Objective: Recent studies have noted personality differences among adult survivors of very preterm birth, including higher neuroticism and cautiousness and lower extraversion. We attempted to replicate and extend these recent studies by examining personality characteristics across multiple components of personality that traditionally define personality structure in a birth cohort of young adults born at extremely low birth weight (501-1000 g), the smallest and most at-risk infants.

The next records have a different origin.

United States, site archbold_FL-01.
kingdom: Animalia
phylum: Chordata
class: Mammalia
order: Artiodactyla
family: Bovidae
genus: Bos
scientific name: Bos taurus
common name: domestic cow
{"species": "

Participants and methods: We assessed 71 (76% of the original birth cohort) extremely low birth weight and 83 (74% of the original cohort) term normal birth weight young adults by using well-validated personality measures, indexing 4 traditional components of personality: temperament (Cheek and Buss shyness and sociability and Eysenck neuroticism and extraversion), motivation (Carver and White behavioral inhibition and behavioral activation), cognitive and affective (Coopersmith self-esteem and University of California, Los Angeles, loneliness), and socialization (Eysenck psychoticism and lie). All of the participants were right-handed and free of neurosensory and psychiatric impairments.

Results: Extremely low birth weight adults reported significantly higher shyness, behavioral inhibition, and socialization (a measure of prosocial behavior defined by risk aversion and adherence to societal mores) and lower sociability and emotional well-being than their normal birth weight counterparts, replicating and extending the findings of previous studies.

Conclusions: Young adults who were born at extremely low birth weight and without major impairments are more cautious, shy, and risk aversive and less extraverted than their normal birth weight counterparts, possibly placing them at risk for future psychiatric and emotional problems.